Mas nada faz mais falta nesses tempos de streaming do que “a cena do celeiro”. Calma, eu explico.

A estrutura de um episódio clássico de Smallville (e de outras séries pré-Netflix) consistia em:

1) Clark acorda de manhã, vai para o colégio, encontra Chloe e discutem no Mural do Esquisito a aparição de alguma criatura ou comportamento estranhos na cidade (o “Freak of the Week”)

2) Paralelamente tem uma outra trama envolvendo um personagem secundário que vai se cruzar com a história do “freak of the week”, e que possivelmente constituirá um dilema ético para Clark ou para o outro personagem. Nessa parte do episódio, eles tomam alguma decisão equivocada, os personagens brigam. Geralmente temos um discurso filosófico do Lex ou do pai do Lex.

3) Clark está discutindo alguma coisa com a Chole, e, durante a conversa, eles chegam à conclusão de que o vilão está para concluir seu plano maligno naquele segundo.

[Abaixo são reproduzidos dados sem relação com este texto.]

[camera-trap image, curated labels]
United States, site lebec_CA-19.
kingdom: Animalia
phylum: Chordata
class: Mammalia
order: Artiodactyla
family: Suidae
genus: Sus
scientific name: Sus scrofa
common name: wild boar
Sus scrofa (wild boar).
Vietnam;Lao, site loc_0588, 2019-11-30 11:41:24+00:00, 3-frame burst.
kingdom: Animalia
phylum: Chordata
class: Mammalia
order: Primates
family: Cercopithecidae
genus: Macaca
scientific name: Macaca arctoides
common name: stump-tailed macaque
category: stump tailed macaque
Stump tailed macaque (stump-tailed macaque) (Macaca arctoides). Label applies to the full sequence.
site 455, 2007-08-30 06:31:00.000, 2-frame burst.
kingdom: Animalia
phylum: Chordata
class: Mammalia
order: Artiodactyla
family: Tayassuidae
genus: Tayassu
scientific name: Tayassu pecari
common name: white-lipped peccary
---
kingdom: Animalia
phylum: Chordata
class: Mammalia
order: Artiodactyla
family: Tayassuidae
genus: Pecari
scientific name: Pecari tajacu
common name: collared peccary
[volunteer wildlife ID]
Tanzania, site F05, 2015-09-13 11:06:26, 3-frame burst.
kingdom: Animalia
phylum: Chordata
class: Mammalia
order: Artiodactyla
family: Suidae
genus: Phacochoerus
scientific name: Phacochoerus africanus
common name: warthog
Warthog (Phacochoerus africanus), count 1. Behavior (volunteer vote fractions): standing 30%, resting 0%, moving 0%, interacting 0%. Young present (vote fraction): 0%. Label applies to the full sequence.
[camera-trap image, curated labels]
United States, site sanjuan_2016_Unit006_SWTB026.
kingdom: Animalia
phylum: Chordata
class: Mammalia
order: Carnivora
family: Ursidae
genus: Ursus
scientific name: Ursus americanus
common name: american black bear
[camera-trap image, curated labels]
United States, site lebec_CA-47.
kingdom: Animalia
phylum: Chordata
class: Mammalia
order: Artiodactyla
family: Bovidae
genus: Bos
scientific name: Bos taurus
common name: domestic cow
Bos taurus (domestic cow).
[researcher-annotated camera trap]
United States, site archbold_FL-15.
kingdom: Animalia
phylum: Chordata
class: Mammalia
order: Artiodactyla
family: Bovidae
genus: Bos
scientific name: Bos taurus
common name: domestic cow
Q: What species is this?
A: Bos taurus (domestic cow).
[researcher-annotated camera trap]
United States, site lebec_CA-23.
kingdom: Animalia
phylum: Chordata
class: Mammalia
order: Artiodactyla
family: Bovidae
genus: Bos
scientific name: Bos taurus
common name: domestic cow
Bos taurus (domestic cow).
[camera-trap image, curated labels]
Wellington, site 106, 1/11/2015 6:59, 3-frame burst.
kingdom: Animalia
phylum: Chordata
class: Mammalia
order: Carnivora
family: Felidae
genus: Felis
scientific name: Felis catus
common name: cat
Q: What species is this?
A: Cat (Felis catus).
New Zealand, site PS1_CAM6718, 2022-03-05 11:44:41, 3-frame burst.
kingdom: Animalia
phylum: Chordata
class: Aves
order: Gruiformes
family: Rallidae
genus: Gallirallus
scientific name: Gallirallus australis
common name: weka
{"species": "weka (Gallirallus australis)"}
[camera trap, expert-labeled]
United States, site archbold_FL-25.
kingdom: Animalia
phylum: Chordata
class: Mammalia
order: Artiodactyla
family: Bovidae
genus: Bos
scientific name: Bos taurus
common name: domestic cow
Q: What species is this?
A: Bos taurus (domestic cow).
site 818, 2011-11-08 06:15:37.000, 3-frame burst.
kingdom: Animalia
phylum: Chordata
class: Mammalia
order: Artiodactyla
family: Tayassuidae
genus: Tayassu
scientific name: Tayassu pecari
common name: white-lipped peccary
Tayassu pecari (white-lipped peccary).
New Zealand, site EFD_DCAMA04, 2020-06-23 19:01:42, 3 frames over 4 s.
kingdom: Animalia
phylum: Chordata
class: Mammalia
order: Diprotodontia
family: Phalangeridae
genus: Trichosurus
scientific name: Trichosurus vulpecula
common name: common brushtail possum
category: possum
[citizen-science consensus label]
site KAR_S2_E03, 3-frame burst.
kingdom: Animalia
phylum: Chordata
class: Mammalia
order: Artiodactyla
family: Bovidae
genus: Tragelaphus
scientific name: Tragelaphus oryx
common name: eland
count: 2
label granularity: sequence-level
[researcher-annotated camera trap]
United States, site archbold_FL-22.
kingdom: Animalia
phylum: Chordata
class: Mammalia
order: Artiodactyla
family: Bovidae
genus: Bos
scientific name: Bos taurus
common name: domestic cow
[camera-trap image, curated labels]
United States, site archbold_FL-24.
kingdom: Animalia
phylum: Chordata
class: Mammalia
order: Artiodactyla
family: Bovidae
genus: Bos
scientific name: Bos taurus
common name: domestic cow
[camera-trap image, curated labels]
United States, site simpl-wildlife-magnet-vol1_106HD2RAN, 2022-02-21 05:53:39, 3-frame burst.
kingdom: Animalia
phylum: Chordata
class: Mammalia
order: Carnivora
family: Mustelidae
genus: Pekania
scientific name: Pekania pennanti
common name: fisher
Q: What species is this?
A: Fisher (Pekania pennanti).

Clark desaparece com sua supervelocidade, deixando a Chloe falando sozinha. Clark usa seus poderes e salva o dia.

Nesse ponto você já sabe que o episódio basicamente acabou, e falta só mais um bloco para o desfecho. Na época do Celso Portiolli no SBT, depois te ter aguentado comerciais de mais de 10 minutos, você sabe até que, se quiser pode mudar de canal, mas não troca porque logo em seguida vem, sim, ela mesma: “a cena do celeiro”.

Nesse bloco, Clark e seu pai, ou Clark e algum amigo com quem tenha tido uma conversa filosófica ou uma briga no meio, fazem o encerramento daquele episódio. Eles refletem, geralmente no celeiro, sobre como estavam sendo estúpidos ou como suas ansiedades não faziam sentido, pedem desculpas (os dois envolvidos!) e fazem as pazes. Os personagens tiram suas lições, sobe a música (geralmente de alguma banda pop-rock americana obscura, que você provavelmente nunca ouviu falar. Mas a música é boa e você depois vai baixa-la no eMule, após o final do episódio. Isso depois de descobrir quem tá cantando em algum portal especializado na série, claro), a câmera pega distância e pronto. Todos estão felizes de novo. O espectador está pronto para seguir com a sua vida, e semana que vem tem outro episódio pra gente assistir.

Vale ressaltar que a “cena do celeiro” é uma cena não só presente em Smallville, mas em diversas outras séries dos anos 2000, como The OC, House, Greys Anatomy, etc.

Pois bem, falei isso tudo porque gostaria de deixar registrado aqui como “a cena do celeiro” está fazendo falta, não só na TV, como nas nossas vidas.

Nessa loucura de redes sociais, a gente parece que perdeu a capacidade de CONVERSAR. De escutar o outro e ter EMPATIA para entender o outro lado. No meio desse caos que se transformou a internet, com gente do mal jogando iscas o tempo todo para que a gente brigue sem parar, a gente tá se esquecendo que as pessoas são HUMANAS e fatalmente VÃO COMETER ERROS! A gente tá precisando de mais “cenas do celeiro” em que a gente reflete um pouquinho sobre o que está acontecendo, e aprende com os erros e PEDE DESCULPAS e PERDOA os outros também. Tem muito dedo apontado. Muita militância, muito cancelamento. Pouca VONTADE de entender o que o outro de fato tá querendo dizer.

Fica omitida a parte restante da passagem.